In the upcoming academic year, the Frankel Institute for Advanced Judaic Studies will focus on the theme of “Jewish/Queer/Trans,” under the leadership of head fellow Bryan Roby, University of Michigan.

 

In this theme year, we aim to explore in the broadest possible ways how queer/trans studies intersect with studies of Jews, Jewishness, Judaism, and indeed Jewish Studies itself, from the full range of humanistic, artistic, activist, and social science perspectives. We have assembled a group of scholars, writers, and artists that will allow us to explore this set of fundamental issues across the temporal gamut of ancient to the present and in Middle Eastern, African, Asian, European, and American societal contexts.

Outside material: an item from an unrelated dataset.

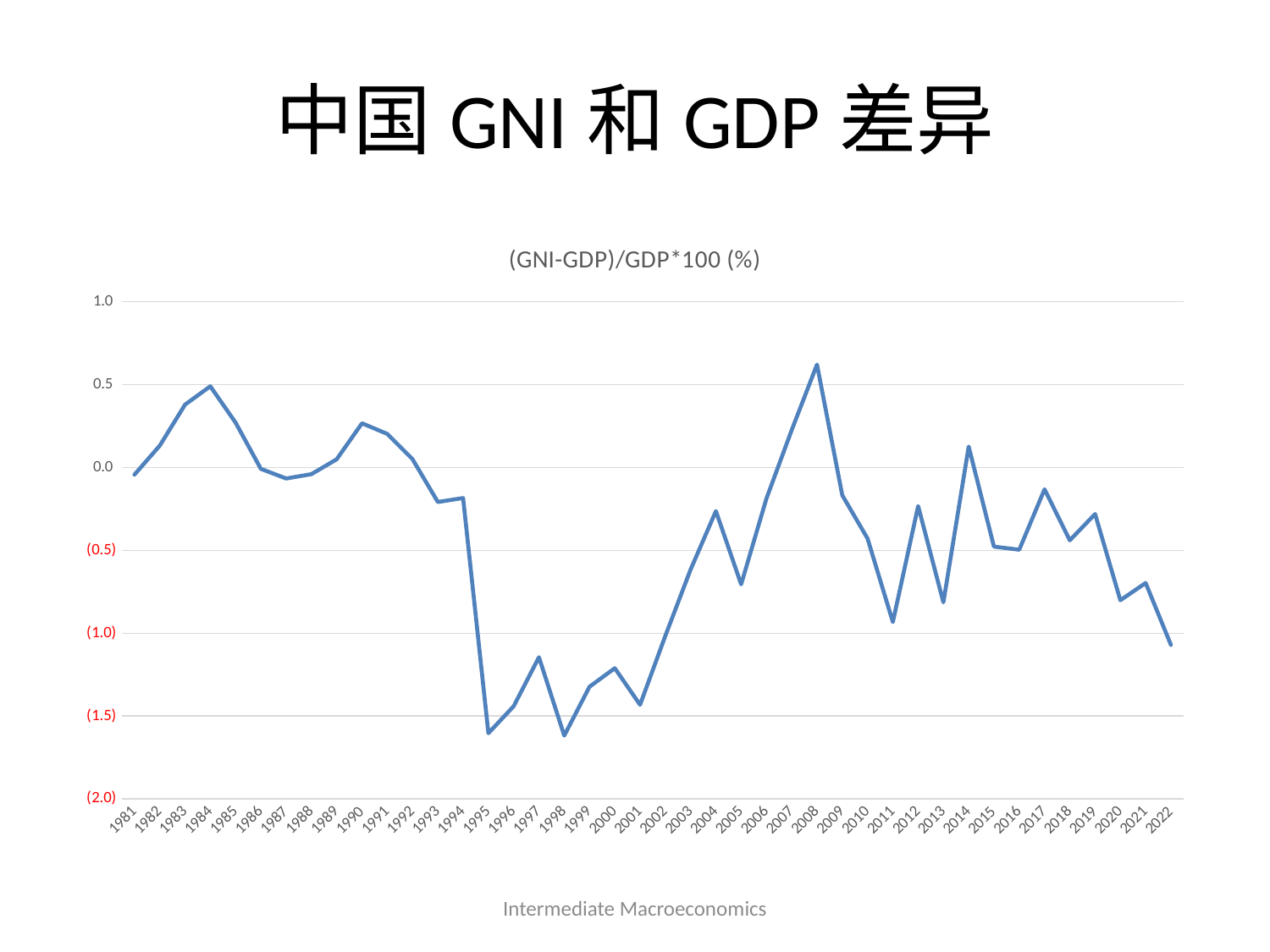
Is the value for 1995 greater or less than (1.5)? less Is the value for 1984 greater or less than 0.0? greater Does the value rise or fall from 1994 to 1995? fall Which year has the larger value, 1984 or 2008? 2008 Does the value rise or fall from 2005 to 2008? rise What kind of chart is shown on the slide? line chart Is the value for 2011 greater or less than (0.5)? less How many years are plotted along the x axis? 42 What is the title printed above the chart's plot area? (GNI-GDP)/GDP*100 (%) Which year has the highest value of (GNI-GDP)/GDP*100? 2008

The Fellows will consider the ways in which Jewish Studies might thicken queer and trans studies. At the same time, we wish to inquire into how queer and trans studies might aid the interrogation of foundational categories deployed in Jewish Studies. In doing so, we seek to challenge social hierarchies, notions of sacred/profane, religious conceptions, political movements and structures, knowledge paradigms, and communal boundaries: all key elements in the history of studies of Jews and Judaism. That is, how can insights from queer and trans studies enrich and complicate our understanding of the dispersed, diverse, and shifting histories of Jewish sexual cultures and gender systems, as well as social, cultural, and racialized formations of Jewishness more broadly. We are particularly interested in approaches that create dialogue among the sub-fields of Jewish Studies, queer and trans studies that go beyond merely applying
theoretical models to Jewish Studies. 

 

The 2024-2025 Frankel fellows and their fields of research are:

 

Rafael Balling, University of Washington, "A Story of Their Own: 20th-Century Jewish Trans Narratives in German and Yiddish"

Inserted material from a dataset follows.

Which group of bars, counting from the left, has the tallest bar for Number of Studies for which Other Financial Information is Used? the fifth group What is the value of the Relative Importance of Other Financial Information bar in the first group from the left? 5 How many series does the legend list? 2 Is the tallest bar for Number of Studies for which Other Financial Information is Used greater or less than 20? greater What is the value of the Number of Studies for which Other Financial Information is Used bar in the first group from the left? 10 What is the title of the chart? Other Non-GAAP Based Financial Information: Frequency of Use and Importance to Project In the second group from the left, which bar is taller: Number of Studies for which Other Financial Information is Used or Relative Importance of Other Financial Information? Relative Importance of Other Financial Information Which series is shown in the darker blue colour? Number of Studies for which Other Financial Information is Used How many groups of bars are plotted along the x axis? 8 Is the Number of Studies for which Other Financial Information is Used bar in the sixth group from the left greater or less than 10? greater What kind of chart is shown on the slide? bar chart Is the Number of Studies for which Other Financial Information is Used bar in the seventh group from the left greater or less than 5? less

Jonathan Branfman, Stanford University, “Passing Fancies: Jewish Specters and Chimeric Liberation in U.S. Passing Films”

Marce Butierrez, National Archive of Remembrance, Argentina, “The Lost Feygele Files: Repairing Queer and Trans Jewish Legajos”

Jessie DeGrado, University of Michigan, “Their Way is Queer”: Religion as Gender Transgression in Ancient West Asia”

Gil Engelstein, Northwestern University, “Split at the Root: The Jewish Question of Gay Liberation, 1970-1990.”

Sheer Ganor, University of Minnesota, Twin Cities, “A Place to Misfit Into: Valeska Gert’s Beggar Bar”

Anna Hajkova, University of Warwick, “Quartet: Story of Survival”

Laurie Marhoefer, University of Washington, “Transgender People and the Nazi State”

Golan Moskowitz, Tulane University, “Jews and Drag: An American Cultural History, 1900-2020”

Rafe Neis, University of Michigan, “Multiplicity: Jewishness and Gender in Late Ancient West Asia”

Iris Rachamimov, Tel Aviv University, “Coccinellim: The Trans Community and the
Transformations of the Israeli Gender Order in the 1970s and 1980s”

Sivan Rajuan Shtang, Brandeis University, USA; Sapir Academic College and Shenkar Academic College, Israel, “Queer Feminist Mizrahi Art”

Bryan Roby, University of Michigan, “Queer Jewish Futurities in Afro-Asian Israeli Poetry”

Adi Saleem, University of Michigan, “Jews, Muslims, and the Coloniality of Gender and Sexuality”

Simone Stirner, Vanderbilt University, “Give Us Our Roses: Queer Memory after National Socialism”

Max Strassfeld, University of Arizona, “Disciplining Life: The Life Cycle in Rabbinic Literature”

Oren Yirmiya, University of California, Berkeley, “Beyond the “Hoo/Hee” Binary: Studies in Third-Sex, Nonbinary, and Gender-Fluid Hebrew Literature.”